Text passage =>
I have survived, part 2 0

Posted by jro
on Sunday, May 18

I’m back, and still surviving

The Orbitz Years

When I started in the NOC at Orbitz, I really only expected to stay a year or two cutting my teeth before finishing school and moving on to something new. Well, that year turned into six, and that finishing school thing never really happened. I was, however, lucky enough to get to know some truly awesome people, and work in three rather different positions within the company.

In the NOC, I recall meeting Ryan on one of my first days at the company and chatting about the Enlightenment window manager while the rest of the team moved the NOC down a floor. We got on pretty well, both being from down-state Illinois, and spent a fair bit of time trolling around Chicago as we learned our way around. Shenanigans included a few visits to Defcon, many rounds of drunken chess, and being asked if we were FBI agents while Wardriving.., er Warsitting?.

After the NOC, I was able to move into a position as a Systems Engineer attached to the development team. I learned about managing a large number of workstations, and dealing with the requests from a large number of developers. LDAP for authentication, RPM + apt, and a local Jabber server really really helped me from going insane. This is about the time I saw the light for properly packaging software for local use. Mmmmm RPMDEBFINKPKG-stuff.

Supplied records =>
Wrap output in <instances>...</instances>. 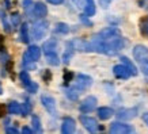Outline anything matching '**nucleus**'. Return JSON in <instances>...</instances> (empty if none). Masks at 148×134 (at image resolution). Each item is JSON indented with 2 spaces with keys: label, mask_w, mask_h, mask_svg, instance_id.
<instances>
[{
  "label": "nucleus",
  "mask_w": 148,
  "mask_h": 134,
  "mask_svg": "<svg viewBox=\"0 0 148 134\" xmlns=\"http://www.w3.org/2000/svg\"><path fill=\"white\" fill-rule=\"evenodd\" d=\"M33 111V103L30 99H26V102L22 104V110H21V115L27 116L29 114H32Z\"/></svg>",
  "instance_id": "5701e85b"
},
{
  "label": "nucleus",
  "mask_w": 148,
  "mask_h": 134,
  "mask_svg": "<svg viewBox=\"0 0 148 134\" xmlns=\"http://www.w3.org/2000/svg\"><path fill=\"white\" fill-rule=\"evenodd\" d=\"M19 79H21V81H22V84L25 88L32 83V79H30V76H29V73H27L26 69H23V71L19 73Z\"/></svg>",
  "instance_id": "a878e982"
},
{
  "label": "nucleus",
  "mask_w": 148,
  "mask_h": 134,
  "mask_svg": "<svg viewBox=\"0 0 148 134\" xmlns=\"http://www.w3.org/2000/svg\"><path fill=\"white\" fill-rule=\"evenodd\" d=\"M56 31L60 33V34H67L69 31V26H68L67 23H63V22H58L56 24Z\"/></svg>",
  "instance_id": "cd10ccee"
},
{
  "label": "nucleus",
  "mask_w": 148,
  "mask_h": 134,
  "mask_svg": "<svg viewBox=\"0 0 148 134\" xmlns=\"http://www.w3.org/2000/svg\"><path fill=\"white\" fill-rule=\"evenodd\" d=\"M116 35H121L120 30L116 29V27H106V29L101 30V31L97 34V37L102 38V39H108V38H112V37H116Z\"/></svg>",
  "instance_id": "9b49d317"
},
{
  "label": "nucleus",
  "mask_w": 148,
  "mask_h": 134,
  "mask_svg": "<svg viewBox=\"0 0 148 134\" xmlns=\"http://www.w3.org/2000/svg\"><path fill=\"white\" fill-rule=\"evenodd\" d=\"M72 79H73V73H72V72L67 71L64 73V81H65V84H68L69 81H72Z\"/></svg>",
  "instance_id": "72a5a7b5"
},
{
  "label": "nucleus",
  "mask_w": 148,
  "mask_h": 134,
  "mask_svg": "<svg viewBox=\"0 0 148 134\" xmlns=\"http://www.w3.org/2000/svg\"><path fill=\"white\" fill-rule=\"evenodd\" d=\"M22 65H23V69H26V71H29V69H36V61L30 57V54L27 53V52L23 54Z\"/></svg>",
  "instance_id": "4468645a"
},
{
  "label": "nucleus",
  "mask_w": 148,
  "mask_h": 134,
  "mask_svg": "<svg viewBox=\"0 0 148 134\" xmlns=\"http://www.w3.org/2000/svg\"><path fill=\"white\" fill-rule=\"evenodd\" d=\"M97 7H95V1L94 0H86V7H84V14L87 16H92L95 15Z\"/></svg>",
  "instance_id": "aec40b11"
},
{
  "label": "nucleus",
  "mask_w": 148,
  "mask_h": 134,
  "mask_svg": "<svg viewBox=\"0 0 148 134\" xmlns=\"http://www.w3.org/2000/svg\"><path fill=\"white\" fill-rule=\"evenodd\" d=\"M42 77H44V80H45L46 83H49L50 79H52V73H50V71H48V69H46L45 73L42 75Z\"/></svg>",
  "instance_id": "c9c22d12"
},
{
  "label": "nucleus",
  "mask_w": 148,
  "mask_h": 134,
  "mask_svg": "<svg viewBox=\"0 0 148 134\" xmlns=\"http://www.w3.org/2000/svg\"><path fill=\"white\" fill-rule=\"evenodd\" d=\"M75 50H76V48L73 46L72 41H71V42H68V44H67V50L64 52V56H63V61H64L65 64L69 63V60L72 58L73 53H75Z\"/></svg>",
  "instance_id": "f3484780"
},
{
  "label": "nucleus",
  "mask_w": 148,
  "mask_h": 134,
  "mask_svg": "<svg viewBox=\"0 0 148 134\" xmlns=\"http://www.w3.org/2000/svg\"><path fill=\"white\" fill-rule=\"evenodd\" d=\"M7 110H8V114H11V115H21L22 106H21L18 102L11 100V102L8 103V106H7Z\"/></svg>",
  "instance_id": "dca6fc26"
},
{
  "label": "nucleus",
  "mask_w": 148,
  "mask_h": 134,
  "mask_svg": "<svg viewBox=\"0 0 148 134\" xmlns=\"http://www.w3.org/2000/svg\"><path fill=\"white\" fill-rule=\"evenodd\" d=\"M113 73H114V76L117 79H122V80H126V79H129L132 76V72L130 69L126 65H116V67L113 68Z\"/></svg>",
  "instance_id": "423d86ee"
},
{
  "label": "nucleus",
  "mask_w": 148,
  "mask_h": 134,
  "mask_svg": "<svg viewBox=\"0 0 148 134\" xmlns=\"http://www.w3.org/2000/svg\"><path fill=\"white\" fill-rule=\"evenodd\" d=\"M0 20L3 23V27H4V31L5 33H11V26L12 24H10L7 22V15H5V11L3 8H0Z\"/></svg>",
  "instance_id": "b1692460"
},
{
  "label": "nucleus",
  "mask_w": 148,
  "mask_h": 134,
  "mask_svg": "<svg viewBox=\"0 0 148 134\" xmlns=\"http://www.w3.org/2000/svg\"><path fill=\"white\" fill-rule=\"evenodd\" d=\"M133 57H135L136 61L141 63L143 60L148 58V49L144 45H136L133 48Z\"/></svg>",
  "instance_id": "9d476101"
},
{
  "label": "nucleus",
  "mask_w": 148,
  "mask_h": 134,
  "mask_svg": "<svg viewBox=\"0 0 148 134\" xmlns=\"http://www.w3.org/2000/svg\"><path fill=\"white\" fill-rule=\"evenodd\" d=\"M33 14L36 15V18H45L46 14H48V8H46L45 3H42V1H37L34 3V7H33Z\"/></svg>",
  "instance_id": "f8f14e48"
},
{
  "label": "nucleus",
  "mask_w": 148,
  "mask_h": 134,
  "mask_svg": "<svg viewBox=\"0 0 148 134\" xmlns=\"http://www.w3.org/2000/svg\"><path fill=\"white\" fill-rule=\"evenodd\" d=\"M22 16L19 15L18 12H14L12 15H11V24H12V29L14 27H18L19 24H22Z\"/></svg>",
  "instance_id": "c85d7f7f"
},
{
  "label": "nucleus",
  "mask_w": 148,
  "mask_h": 134,
  "mask_svg": "<svg viewBox=\"0 0 148 134\" xmlns=\"http://www.w3.org/2000/svg\"><path fill=\"white\" fill-rule=\"evenodd\" d=\"M65 95H67V98H69L71 100H77L79 95H80V89L76 88L75 85H73V87H69V88L65 89Z\"/></svg>",
  "instance_id": "412c9836"
},
{
  "label": "nucleus",
  "mask_w": 148,
  "mask_h": 134,
  "mask_svg": "<svg viewBox=\"0 0 148 134\" xmlns=\"http://www.w3.org/2000/svg\"><path fill=\"white\" fill-rule=\"evenodd\" d=\"M80 123L83 125L87 131H90V133H95V131H98V130H103V127L98 125V122L95 118L92 116H87V115H82L80 116Z\"/></svg>",
  "instance_id": "f03ea898"
},
{
  "label": "nucleus",
  "mask_w": 148,
  "mask_h": 134,
  "mask_svg": "<svg viewBox=\"0 0 148 134\" xmlns=\"http://www.w3.org/2000/svg\"><path fill=\"white\" fill-rule=\"evenodd\" d=\"M120 121H129L137 115V108H121L116 114Z\"/></svg>",
  "instance_id": "0eeeda50"
},
{
  "label": "nucleus",
  "mask_w": 148,
  "mask_h": 134,
  "mask_svg": "<svg viewBox=\"0 0 148 134\" xmlns=\"http://www.w3.org/2000/svg\"><path fill=\"white\" fill-rule=\"evenodd\" d=\"M56 49H57V41H56V38H49V39L45 41L44 45H42V50H44L45 54L54 53Z\"/></svg>",
  "instance_id": "ddd939ff"
},
{
  "label": "nucleus",
  "mask_w": 148,
  "mask_h": 134,
  "mask_svg": "<svg viewBox=\"0 0 148 134\" xmlns=\"http://www.w3.org/2000/svg\"><path fill=\"white\" fill-rule=\"evenodd\" d=\"M27 53L30 54V57H32L34 61H38L41 57V49L37 45H30L29 49H27Z\"/></svg>",
  "instance_id": "6ab92c4d"
},
{
  "label": "nucleus",
  "mask_w": 148,
  "mask_h": 134,
  "mask_svg": "<svg viewBox=\"0 0 148 134\" xmlns=\"http://www.w3.org/2000/svg\"><path fill=\"white\" fill-rule=\"evenodd\" d=\"M3 94V89H1V83H0V95Z\"/></svg>",
  "instance_id": "79ce46f5"
},
{
  "label": "nucleus",
  "mask_w": 148,
  "mask_h": 134,
  "mask_svg": "<svg viewBox=\"0 0 148 134\" xmlns=\"http://www.w3.org/2000/svg\"><path fill=\"white\" fill-rule=\"evenodd\" d=\"M110 133L112 134H130L135 133V127L126 125L124 122H113L110 125Z\"/></svg>",
  "instance_id": "7ed1b4c3"
},
{
  "label": "nucleus",
  "mask_w": 148,
  "mask_h": 134,
  "mask_svg": "<svg viewBox=\"0 0 148 134\" xmlns=\"http://www.w3.org/2000/svg\"><path fill=\"white\" fill-rule=\"evenodd\" d=\"M1 116H3V107L0 106V118H1Z\"/></svg>",
  "instance_id": "a19ab883"
},
{
  "label": "nucleus",
  "mask_w": 148,
  "mask_h": 134,
  "mask_svg": "<svg viewBox=\"0 0 148 134\" xmlns=\"http://www.w3.org/2000/svg\"><path fill=\"white\" fill-rule=\"evenodd\" d=\"M97 103H98V100H97L95 96H87V98L80 103L79 110H80V112H84V114L86 112H91L97 108Z\"/></svg>",
  "instance_id": "39448f33"
},
{
  "label": "nucleus",
  "mask_w": 148,
  "mask_h": 134,
  "mask_svg": "<svg viewBox=\"0 0 148 134\" xmlns=\"http://www.w3.org/2000/svg\"><path fill=\"white\" fill-rule=\"evenodd\" d=\"M22 5H23V8H25V11H26V12H29V11H30V8H32V7H34V3H33L32 0H22Z\"/></svg>",
  "instance_id": "473e14b6"
},
{
  "label": "nucleus",
  "mask_w": 148,
  "mask_h": 134,
  "mask_svg": "<svg viewBox=\"0 0 148 134\" xmlns=\"http://www.w3.org/2000/svg\"><path fill=\"white\" fill-rule=\"evenodd\" d=\"M46 56V61L49 65H53V67H57L58 64H60V58H58L57 53L54 52V53H49V54H45Z\"/></svg>",
  "instance_id": "393cba45"
},
{
  "label": "nucleus",
  "mask_w": 148,
  "mask_h": 134,
  "mask_svg": "<svg viewBox=\"0 0 148 134\" xmlns=\"http://www.w3.org/2000/svg\"><path fill=\"white\" fill-rule=\"evenodd\" d=\"M75 130H76V122H75V119H72L69 116L64 118L63 123H61V133L71 134V133H75Z\"/></svg>",
  "instance_id": "1a4fd4ad"
},
{
  "label": "nucleus",
  "mask_w": 148,
  "mask_h": 134,
  "mask_svg": "<svg viewBox=\"0 0 148 134\" xmlns=\"http://www.w3.org/2000/svg\"><path fill=\"white\" fill-rule=\"evenodd\" d=\"M22 133L32 134V133H34V130H32V129H30V127H26V126H25V127H23V129H22Z\"/></svg>",
  "instance_id": "58836bf2"
},
{
  "label": "nucleus",
  "mask_w": 148,
  "mask_h": 134,
  "mask_svg": "<svg viewBox=\"0 0 148 134\" xmlns=\"http://www.w3.org/2000/svg\"><path fill=\"white\" fill-rule=\"evenodd\" d=\"M21 41L23 44L30 42V34H29V24L26 22L21 24Z\"/></svg>",
  "instance_id": "a211bd4d"
},
{
  "label": "nucleus",
  "mask_w": 148,
  "mask_h": 134,
  "mask_svg": "<svg viewBox=\"0 0 148 134\" xmlns=\"http://www.w3.org/2000/svg\"><path fill=\"white\" fill-rule=\"evenodd\" d=\"M113 114H114V111H113L110 107L98 108V116H99V119H102V121H108V119H110V118L113 116Z\"/></svg>",
  "instance_id": "2eb2a0df"
},
{
  "label": "nucleus",
  "mask_w": 148,
  "mask_h": 134,
  "mask_svg": "<svg viewBox=\"0 0 148 134\" xmlns=\"http://www.w3.org/2000/svg\"><path fill=\"white\" fill-rule=\"evenodd\" d=\"M48 22L46 20H40V22H36L33 24L32 27V35L34 39L40 41L46 35V33H48Z\"/></svg>",
  "instance_id": "f257e3e1"
},
{
  "label": "nucleus",
  "mask_w": 148,
  "mask_h": 134,
  "mask_svg": "<svg viewBox=\"0 0 148 134\" xmlns=\"http://www.w3.org/2000/svg\"><path fill=\"white\" fill-rule=\"evenodd\" d=\"M140 33H141V35L148 38V19H143L140 22Z\"/></svg>",
  "instance_id": "c756f323"
},
{
  "label": "nucleus",
  "mask_w": 148,
  "mask_h": 134,
  "mask_svg": "<svg viewBox=\"0 0 148 134\" xmlns=\"http://www.w3.org/2000/svg\"><path fill=\"white\" fill-rule=\"evenodd\" d=\"M26 91L29 92V94H36L37 91H38V84L34 83V81H32V83L26 87Z\"/></svg>",
  "instance_id": "7c9ffc66"
},
{
  "label": "nucleus",
  "mask_w": 148,
  "mask_h": 134,
  "mask_svg": "<svg viewBox=\"0 0 148 134\" xmlns=\"http://www.w3.org/2000/svg\"><path fill=\"white\" fill-rule=\"evenodd\" d=\"M143 121L145 122L148 125V112H145V114H143Z\"/></svg>",
  "instance_id": "ea45409f"
},
{
  "label": "nucleus",
  "mask_w": 148,
  "mask_h": 134,
  "mask_svg": "<svg viewBox=\"0 0 148 134\" xmlns=\"http://www.w3.org/2000/svg\"><path fill=\"white\" fill-rule=\"evenodd\" d=\"M121 63L124 64V65H126V67L130 69V72H132V76H137V73H139V72H137V68H136V65L130 61L129 58L125 57V56H122V57H121Z\"/></svg>",
  "instance_id": "4be33fe9"
},
{
  "label": "nucleus",
  "mask_w": 148,
  "mask_h": 134,
  "mask_svg": "<svg viewBox=\"0 0 148 134\" xmlns=\"http://www.w3.org/2000/svg\"><path fill=\"white\" fill-rule=\"evenodd\" d=\"M32 123L34 126V133H42V126H41V121H40V116L33 115L32 116Z\"/></svg>",
  "instance_id": "bb28decb"
},
{
  "label": "nucleus",
  "mask_w": 148,
  "mask_h": 134,
  "mask_svg": "<svg viewBox=\"0 0 148 134\" xmlns=\"http://www.w3.org/2000/svg\"><path fill=\"white\" fill-rule=\"evenodd\" d=\"M64 0H48V3H50V4H54V5H58L61 4Z\"/></svg>",
  "instance_id": "4c0bfd02"
},
{
  "label": "nucleus",
  "mask_w": 148,
  "mask_h": 134,
  "mask_svg": "<svg viewBox=\"0 0 148 134\" xmlns=\"http://www.w3.org/2000/svg\"><path fill=\"white\" fill-rule=\"evenodd\" d=\"M5 133L7 134H18L19 130L15 129V127H7V129H5Z\"/></svg>",
  "instance_id": "e433bc0d"
},
{
  "label": "nucleus",
  "mask_w": 148,
  "mask_h": 134,
  "mask_svg": "<svg viewBox=\"0 0 148 134\" xmlns=\"http://www.w3.org/2000/svg\"><path fill=\"white\" fill-rule=\"evenodd\" d=\"M73 3L76 4V7L84 10V7H86V0H73Z\"/></svg>",
  "instance_id": "f704fd0d"
},
{
  "label": "nucleus",
  "mask_w": 148,
  "mask_h": 134,
  "mask_svg": "<svg viewBox=\"0 0 148 134\" xmlns=\"http://www.w3.org/2000/svg\"><path fill=\"white\" fill-rule=\"evenodd\" d=\"M92 84V79L87 75H77L76 76V83H75V87L79 88L80 91H84L88 87H91Z\"/></svg>",
  "instance_id": "6e6552de"
},
{
  "label": "nucleus",
  "mask_w": 148,
  "mask_h": 134,
  "mask_svg": "<svg viewBox=\"0 0 148 134\" xmlns=\"http://www.w3.org/2000/svg\"><path fill=\"white\" fill-rule=\"evenodd\" d=\"M140 69L143 71V73L145 76H148V58H145V60H143L140 63Z\"/></svg>",
  "instance_id": "2f4dec72"
},
{
  "label": "nucleus",
  "mask_w": 148,
  "mask_h": 134,
  "mask_svg": "<svg viewBox=\"0 0 148 134\" xmlns=\"http://www.w3.org/2000/svg\"><path fill=\"white\" fill-rule=\"evenodd\" d=\"M41 102H42V106L45 107V110L50 115H56V100H54L53 96L44 94L41 96Z\"/></svg>",
  "instance_id": "20e7f679"
}]
</instances>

Short exercise => In the blog post, how many years did the writer end up spending at Orbitz?

The solution => Six years.